Olivier-nominated duo, Jonty Stephens and Ian Ashpitel bring sunshine to The Lowry with An Evening of Eric and Ern. Quays Life finds out what it takes to re-create the greatest comedy double-act of all time, Morecambe and Wise.
Anyone who watched TV in the 1970s and early 80s will no doubt remember the familiar jingle: ‘Here they are now, Morecambe and Wise’. In an era before TV on demand, whole families would gather to watch their comedy sketch show. And during the 1970s, The Morecambe and Wise Christmas specials drew in audience numbers today’s TV programmers can only dream of, with viewing figures as high as 28 million. Those born later may still be familiar with their comedy through numerous repeats, because almost 35 years after the comedy duo last performed together, the late Eric Morecambe and Ernie Wise are still considered by many to be Britain’s greatest comedy double act.
It is a tough mantle for anyone to take on, but this Christmas at The Lowry, Jonty Stephens and Ian Aspitel invite us to re-live some of Morecambe and Wise’s best comedy moments in An Evening of Eric and Ern at Christmas.
“We were very nervous to begin with, taking on the might of Morecambe and Wise,” Jonty admits. “Eric is my hero and it is a wonderful thrill for me to be allowed to portray him. Sometimes people say tribute, it’s more than that – we like the word homage because it’s a celebration of their work. It’s not a quick five minutes of me going, ‘Waahay,’ and wiggling my glasses, or Ian flashing his hairy legs – it’s more than that”.
Rave reviews and an Olivier Award nomination for the duo’s 2013 play, Eric and Little Ern attest that their act is much more than impersonation. But perhaps the biggest recommendation comes from Eric Morecambe’s family and the late, Eddie Braben who wrote sketches for Morecambe and Wise from the 60s to the 80s, who gave permission for Jonty and Ian to perform many of Morecambe and Wise’s most popular TV sketches as well as some of their lesser known stage sketches.
“When we first launched the play at Edinburgh Fringe Festival we got a message to say Gary Morecambe was coming to see the show,” says Jonty. “We were like ‘oh my goodness it’s Eric son!’, and at the same time we were nervous because we talk all about their relationship and everything in the play.
“Gary met us after the show and just as we were going up to meet him two girls in their 20s came up and said, ‘Can we just say that’s the best show we’ve seen at Edinburgh this year – it’s absolutely brilliant we can’t believe it, it’s hilarious it’s so good’. As they walked off Gary said, ‘Did you pay them to say that?’
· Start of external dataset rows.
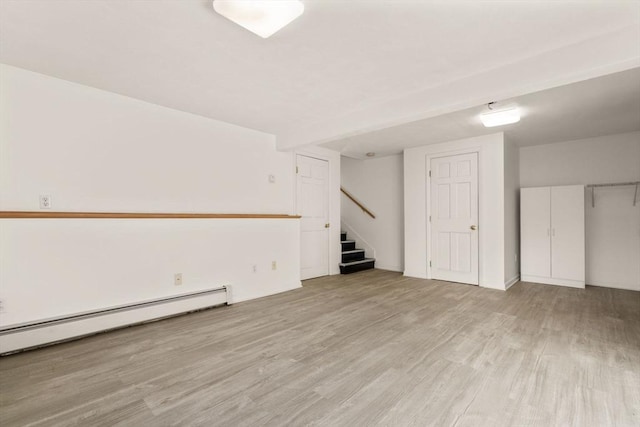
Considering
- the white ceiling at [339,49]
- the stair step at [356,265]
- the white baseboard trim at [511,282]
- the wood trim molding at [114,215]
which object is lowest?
the white baseboard trim at [511,282]

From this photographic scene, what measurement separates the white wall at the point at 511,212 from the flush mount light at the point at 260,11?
4.07 meters

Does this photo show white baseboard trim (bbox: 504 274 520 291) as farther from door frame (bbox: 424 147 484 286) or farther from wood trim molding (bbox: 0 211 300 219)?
wood trim molding (bbox: 0 211 300 219)

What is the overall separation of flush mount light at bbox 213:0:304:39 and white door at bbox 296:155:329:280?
3.24 meters

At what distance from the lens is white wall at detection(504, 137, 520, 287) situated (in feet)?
15.0

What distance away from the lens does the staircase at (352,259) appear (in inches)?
224

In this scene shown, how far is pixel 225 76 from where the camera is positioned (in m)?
2.62

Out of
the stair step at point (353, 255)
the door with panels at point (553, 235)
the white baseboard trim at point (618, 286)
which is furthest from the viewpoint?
the stair step at point (353, 255)

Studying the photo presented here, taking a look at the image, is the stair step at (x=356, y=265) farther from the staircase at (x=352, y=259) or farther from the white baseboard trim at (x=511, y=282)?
the white baseboard trim at (x=511, y=282)

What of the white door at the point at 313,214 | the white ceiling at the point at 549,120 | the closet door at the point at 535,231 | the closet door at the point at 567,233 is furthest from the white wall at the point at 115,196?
the closet door at the point at 567,233

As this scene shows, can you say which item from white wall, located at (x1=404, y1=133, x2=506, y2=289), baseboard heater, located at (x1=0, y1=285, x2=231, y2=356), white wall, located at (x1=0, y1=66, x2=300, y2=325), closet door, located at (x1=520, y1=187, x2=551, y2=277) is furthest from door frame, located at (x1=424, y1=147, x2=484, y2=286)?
baseboard heater, located at (x1=0, y1=285, x2=231, y2=356)

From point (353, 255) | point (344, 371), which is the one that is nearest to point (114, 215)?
point (344, 371)

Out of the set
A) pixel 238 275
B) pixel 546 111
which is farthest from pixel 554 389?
pixel 238 275

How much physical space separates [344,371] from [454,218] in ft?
11.9

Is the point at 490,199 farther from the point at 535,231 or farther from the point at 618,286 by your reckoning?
the point at 618,286
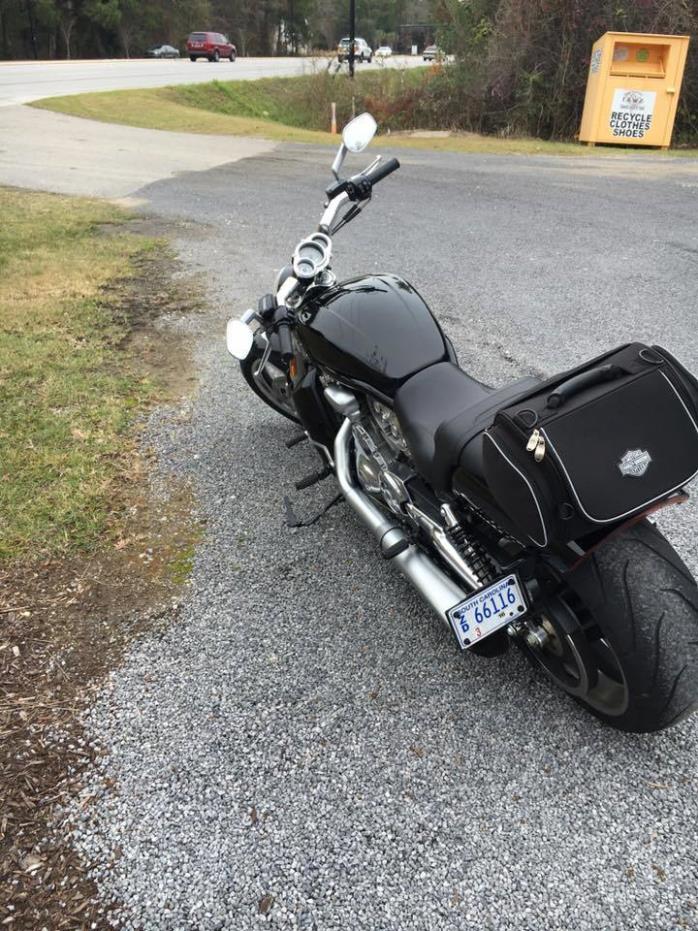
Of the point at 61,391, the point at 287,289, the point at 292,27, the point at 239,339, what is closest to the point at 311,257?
Answer: the point at 287,289

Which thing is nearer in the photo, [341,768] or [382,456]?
[341,768]

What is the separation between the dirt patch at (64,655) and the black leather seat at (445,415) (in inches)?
46.3

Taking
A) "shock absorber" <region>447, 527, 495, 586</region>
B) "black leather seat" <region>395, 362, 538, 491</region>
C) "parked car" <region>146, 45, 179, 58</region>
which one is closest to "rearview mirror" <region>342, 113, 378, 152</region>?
"black leather seat" <region>395, 362, 538, 491</region>

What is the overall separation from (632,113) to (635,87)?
0.44 m

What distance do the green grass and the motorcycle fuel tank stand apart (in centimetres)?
133

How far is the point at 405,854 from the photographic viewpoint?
1917 mm

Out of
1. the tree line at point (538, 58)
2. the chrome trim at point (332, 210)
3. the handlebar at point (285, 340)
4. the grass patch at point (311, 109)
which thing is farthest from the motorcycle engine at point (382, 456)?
the tree line at point (538, 58)

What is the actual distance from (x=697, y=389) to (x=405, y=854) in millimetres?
1413

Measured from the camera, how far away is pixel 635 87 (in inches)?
535

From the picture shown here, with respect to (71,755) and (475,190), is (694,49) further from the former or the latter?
(71,755)

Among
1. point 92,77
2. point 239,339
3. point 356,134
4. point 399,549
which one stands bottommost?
point 399,549

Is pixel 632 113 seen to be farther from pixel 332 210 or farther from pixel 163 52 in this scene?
pixel 163 52

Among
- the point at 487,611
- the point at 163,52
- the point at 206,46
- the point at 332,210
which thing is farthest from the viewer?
the point at 163,52

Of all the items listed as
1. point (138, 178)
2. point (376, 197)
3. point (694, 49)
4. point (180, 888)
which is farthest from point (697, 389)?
point (694, 49)
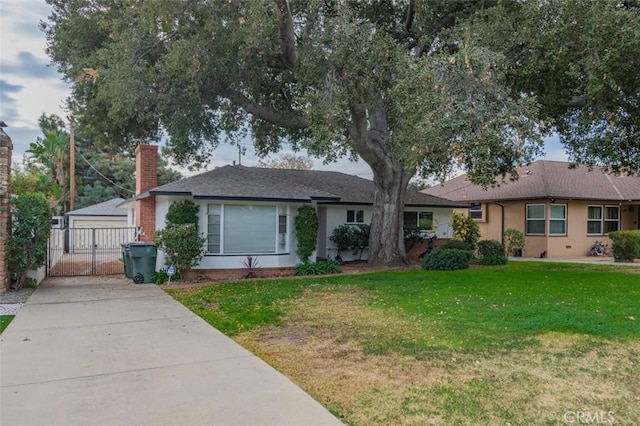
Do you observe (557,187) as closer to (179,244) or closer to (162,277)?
(179,244)

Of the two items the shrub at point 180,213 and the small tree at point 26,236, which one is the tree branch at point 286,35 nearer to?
the shrub at point 180,213

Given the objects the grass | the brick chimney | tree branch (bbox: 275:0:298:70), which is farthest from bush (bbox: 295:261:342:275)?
the grass

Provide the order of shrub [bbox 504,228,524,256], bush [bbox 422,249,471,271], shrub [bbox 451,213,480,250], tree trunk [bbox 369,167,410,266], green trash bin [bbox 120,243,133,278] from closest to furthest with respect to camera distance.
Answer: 1. green trash bin [bbox 120,243,133,278]
2. bush [bbox 422,249,471,271]
3. tree trunk [bbox 369,167,410,266]
4. shrub [bbox 451,213,480,250]
5. shrub [bbox 504,228,524,256]

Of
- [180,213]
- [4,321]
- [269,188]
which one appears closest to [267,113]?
[269,188]

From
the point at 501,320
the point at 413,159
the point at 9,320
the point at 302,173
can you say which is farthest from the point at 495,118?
the point at 302,173

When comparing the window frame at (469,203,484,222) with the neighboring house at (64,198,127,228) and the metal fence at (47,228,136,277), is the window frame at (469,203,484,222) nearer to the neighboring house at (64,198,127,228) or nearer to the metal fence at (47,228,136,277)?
the metal fence at (47,228,136,277)

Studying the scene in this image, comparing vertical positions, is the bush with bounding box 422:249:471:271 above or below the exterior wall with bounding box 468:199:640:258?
below

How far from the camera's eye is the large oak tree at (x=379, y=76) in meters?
8.95

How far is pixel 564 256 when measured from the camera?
2208cm

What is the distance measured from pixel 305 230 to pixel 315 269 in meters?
1.30

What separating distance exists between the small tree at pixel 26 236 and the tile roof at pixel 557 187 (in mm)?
17422

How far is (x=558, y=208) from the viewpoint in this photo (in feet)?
72.3

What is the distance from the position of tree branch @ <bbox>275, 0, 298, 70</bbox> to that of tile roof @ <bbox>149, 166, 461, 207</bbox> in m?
3.90

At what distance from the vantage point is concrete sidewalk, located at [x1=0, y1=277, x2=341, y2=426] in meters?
4.08
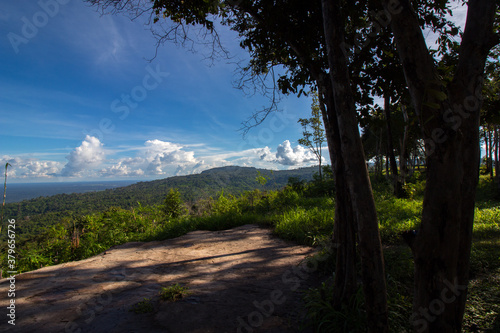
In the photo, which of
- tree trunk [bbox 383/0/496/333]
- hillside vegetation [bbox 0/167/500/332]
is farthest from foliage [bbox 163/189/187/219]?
tree trunk [bbox 383/0/496/333]

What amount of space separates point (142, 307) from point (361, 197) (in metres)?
2.79

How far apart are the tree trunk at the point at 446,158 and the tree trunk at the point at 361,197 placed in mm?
280

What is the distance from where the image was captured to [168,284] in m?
3.41

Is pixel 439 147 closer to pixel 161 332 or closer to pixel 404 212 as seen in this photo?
pixel 161 332

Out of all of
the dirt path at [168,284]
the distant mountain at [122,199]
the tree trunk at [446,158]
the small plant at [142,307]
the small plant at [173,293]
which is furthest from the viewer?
the distant mountain at [122,199]

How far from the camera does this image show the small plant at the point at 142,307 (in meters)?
2.63

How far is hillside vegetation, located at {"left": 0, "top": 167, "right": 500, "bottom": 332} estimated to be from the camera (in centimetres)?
244

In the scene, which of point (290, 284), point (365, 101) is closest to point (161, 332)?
point (290, 284)

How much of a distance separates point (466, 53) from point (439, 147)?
75 centimetres

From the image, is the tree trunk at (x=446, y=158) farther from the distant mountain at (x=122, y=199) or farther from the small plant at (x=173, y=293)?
the distant mountain at (x=122, y=199)

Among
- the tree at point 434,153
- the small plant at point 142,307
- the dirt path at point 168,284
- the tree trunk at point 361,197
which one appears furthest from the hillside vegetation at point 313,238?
the small plant at point 142,307

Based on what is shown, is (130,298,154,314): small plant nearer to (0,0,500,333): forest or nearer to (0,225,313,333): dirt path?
(0,225,313,333): dirt path

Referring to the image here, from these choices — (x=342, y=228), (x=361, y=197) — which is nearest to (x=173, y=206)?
(x=342, y=228)

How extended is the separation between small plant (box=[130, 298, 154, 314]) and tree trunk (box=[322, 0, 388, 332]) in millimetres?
2382
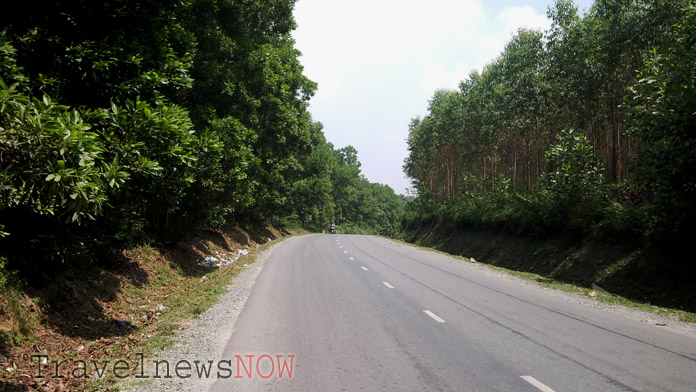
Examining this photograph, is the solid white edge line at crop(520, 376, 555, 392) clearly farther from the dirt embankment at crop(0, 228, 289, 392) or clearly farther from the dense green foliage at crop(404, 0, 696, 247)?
the dense green foliage at crop(404, 0, 696, 247)

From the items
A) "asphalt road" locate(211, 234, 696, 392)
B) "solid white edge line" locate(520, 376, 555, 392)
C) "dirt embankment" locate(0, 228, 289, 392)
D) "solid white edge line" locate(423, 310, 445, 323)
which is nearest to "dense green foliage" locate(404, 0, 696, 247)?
"asphalt road" locate(211, 234, 696, 392)

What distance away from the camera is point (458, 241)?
109 feet

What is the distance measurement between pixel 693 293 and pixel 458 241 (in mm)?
21513

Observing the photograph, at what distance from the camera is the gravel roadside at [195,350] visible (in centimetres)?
516

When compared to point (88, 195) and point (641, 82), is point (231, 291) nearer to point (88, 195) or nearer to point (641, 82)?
point (88, 195)

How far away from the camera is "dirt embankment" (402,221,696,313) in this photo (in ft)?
41.1

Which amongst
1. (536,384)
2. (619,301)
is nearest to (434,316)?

“Since then we’ve built up a relationship with the family and now they are involved. We run everything by them basically – all the material we use – they give us their approval and they’ve been so supportive to us”.
The play, Eric and Little Ern was about the lives of Morecambe and Wise, who first met in 1939 aged 13, at theatre impresario, Jack Hylton’s variety show. Two years later in 1941 the pair first performed on stage together at the Liverpool Empire, and their partnership lasted more than 40 years, ending only when in 1984 Eric Morecambe had a massive heart attack on stage and died, aged 58. Ernie Wise died in 1999 aged 73.
Their genuine friendship has been part of the act’s enduring appeal, and Jonty says he hopes his own long-standing friendship with Ian, who he met while they were both at Birmingham School of Speech and Drama, has captured some of the natural warmth of Morecambe and Wise.
“Ian and I have known each other for 30 years. We are literally best mates and I think that’s the secret to it really,” he says, “If there’s a certain magic dust that’s sprinkled over it, it’s our absolute trust in each other and close bond, which Eric and Ern had – you can’t fake that. You could just cast a couple of actors and put them together but I think you would see through that and hopefully what helps us in the portrayal of Eric and Ern is our bond and our friendship because we’re having such a wonderful time doing it, it’s amazing”.
Their new show is a collection of songs and sketches, recreating what it might have been like to watch the popular comedy duo on stage. And, just like the old Morecambe and Wise shows there is a musical guest – singer, Becky Neale.
Before writing their original play Jonty and Ian spent a long time researching their comedy heroes, speaking to people who knew and worked with them both on and off-stage.
“What came out strongly was how loved Eric and Ern were by everybody. There is nothing that’s come out about them in the intervening years to say otherwise – they were genuinely loved,” says Jonty, “They also never took their fame for granted and were always appreciative of their audiences. They were working class men who never lost sight of their roots and always had time for people. Hopefully, when we do the show we’re more than happy afterwards to meet people and have a chat, and I think it’s the right way to be.”
The new show grew out of the second act of the play, with Eric and Ern in front of the curtains, and comes from watching hours and hours of Morecambe and Wise footage. “We’ve included some of the well-known sketches which people will love and recognise, but also there are some maybe not so well-known ones in there, and also some new material we’ve written in the style of Eric and Ern,” Jonty explains.
Another reason for the duo’s timeless appeal is their avoidance of topical sketches, and it is an escape Jonty hopes will appeal to audiences today too. “There’s no Brexit and there’s no Donald Trump,” he laughs “It’s just unmitigated fun and laughter throughout. It’s funny, it’s clean, and like Eric and Ern can be enjoyed by all the family.
“We were never without Eric and Ern at Christmas and hopefully we’ll bring a bit of that to the Lowry.”